• **What is being asked**: Give back exactly the lines from the one that holds "Cosmos flowers swaying" through the final line of the data; omit the pictures and add nothing.
•••••
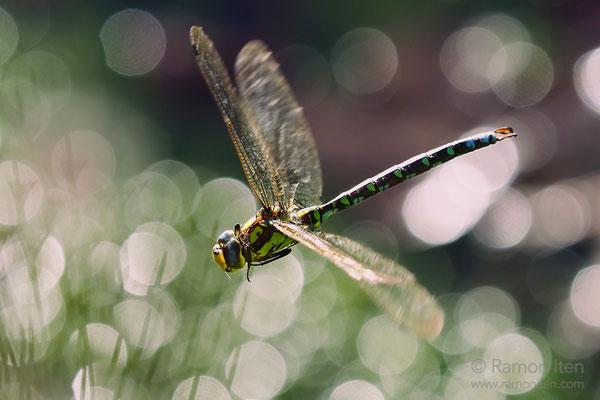 Blaugrüne Mosaikjungfer (Aeshna cyanea) im Flug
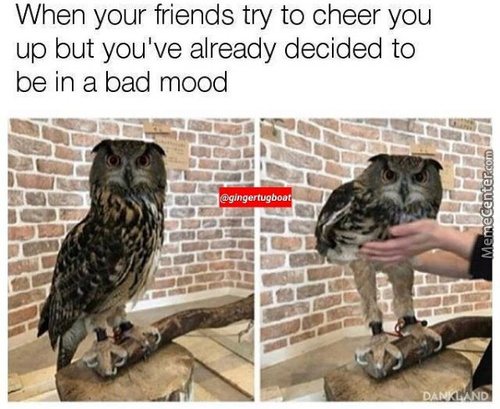 Angery Owl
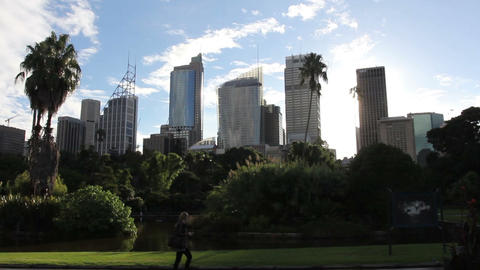 Skyline of Sydney with city central business distr Footage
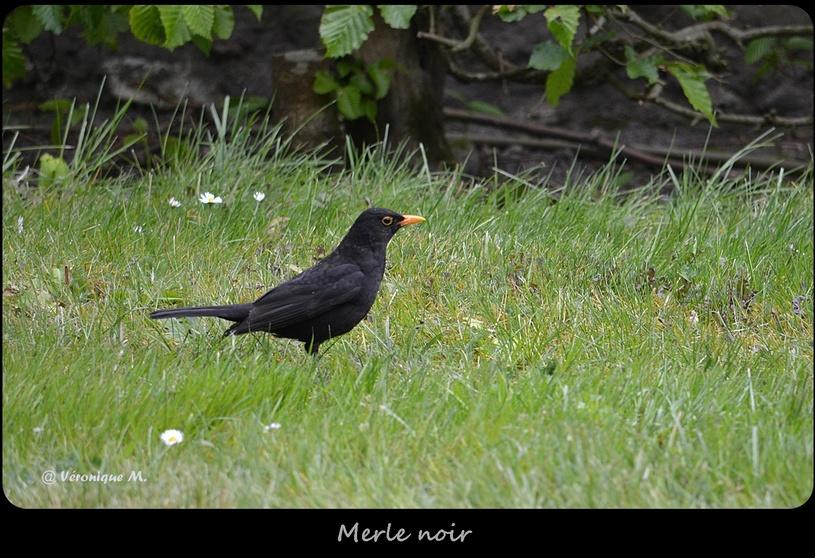 Rambouillet : Deux ans de photographies d'oiseaux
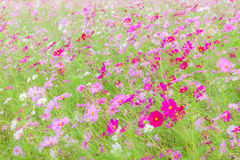 Cosmos flowers swaying in natural field farm, tranquil scene. Stock Photography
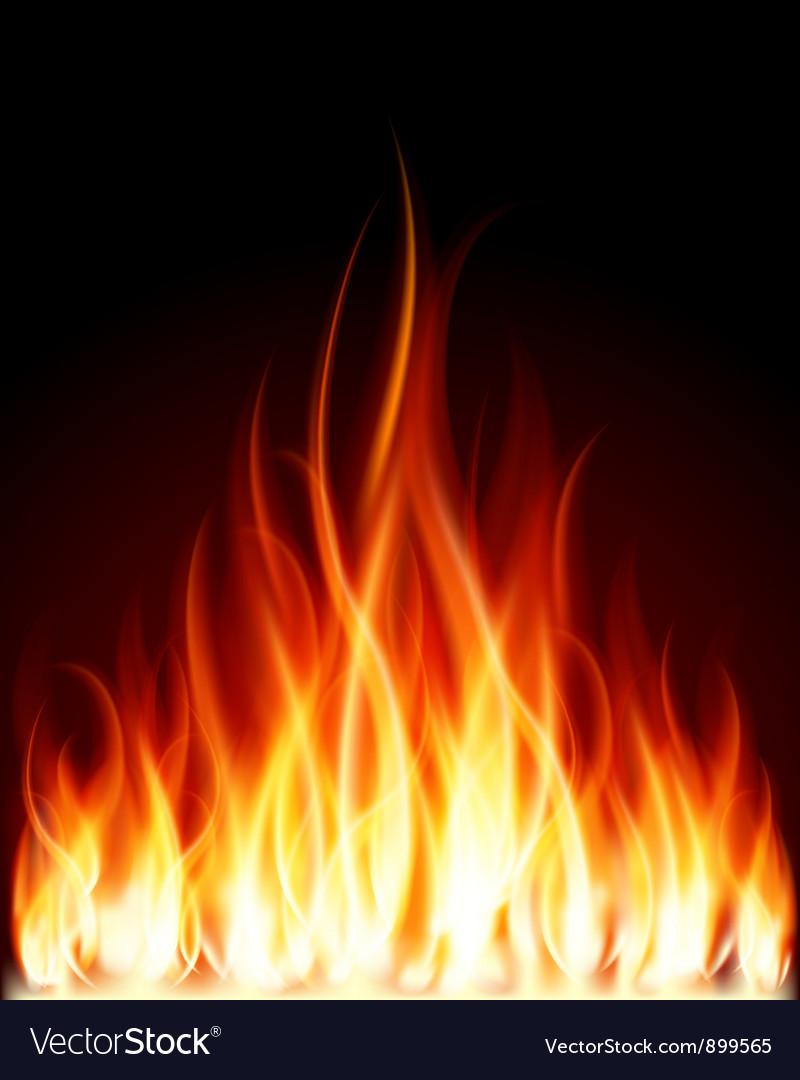 Burning Flames Background vector image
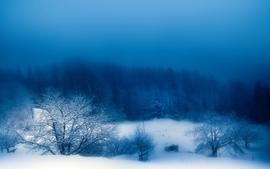 Landscapes winter season snow trees fog blue skies wallpaper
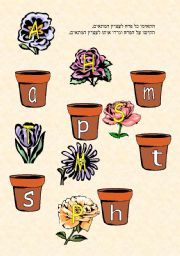 English Worksheets: Matching letters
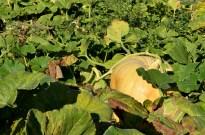 It's the Great Pumpkin (2)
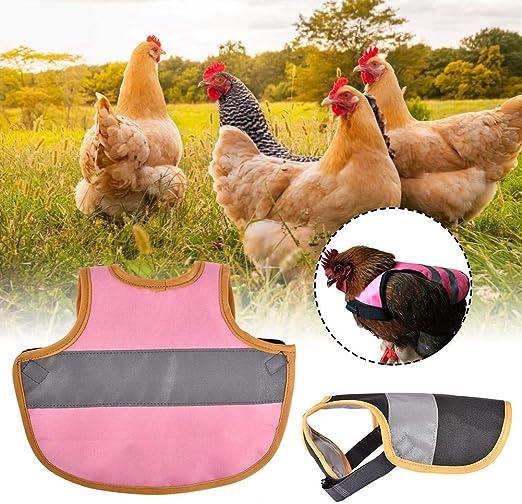 Soporte de protección de plumas para pato de pollo, Bloomma ...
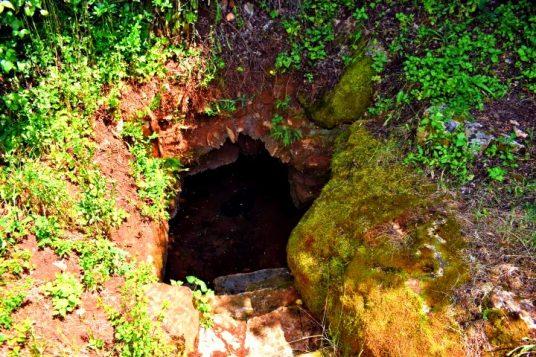 Natural water springs in Istria _Water spring Badavča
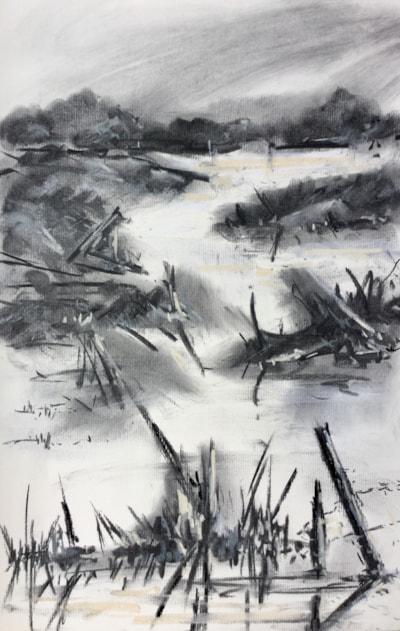 Carsegowan Moss Bunding Pools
•••••
• **Result below**:
 Cosmos flowers swaying in natural field farm, tranquil scene. Stock Photography
 Burning Flames Background vector image
 Landscapes winter season snow trees fog blue skies wallpaper
 English Worksheets: Matching letters
 It's the Great Pumpkin (2)
 Soporte de protección de plumas para pato de pollo, Bloomma ...
 Natural water springs in Istria _Water spring Badavča
 Carsegowan Moss Bunding Pools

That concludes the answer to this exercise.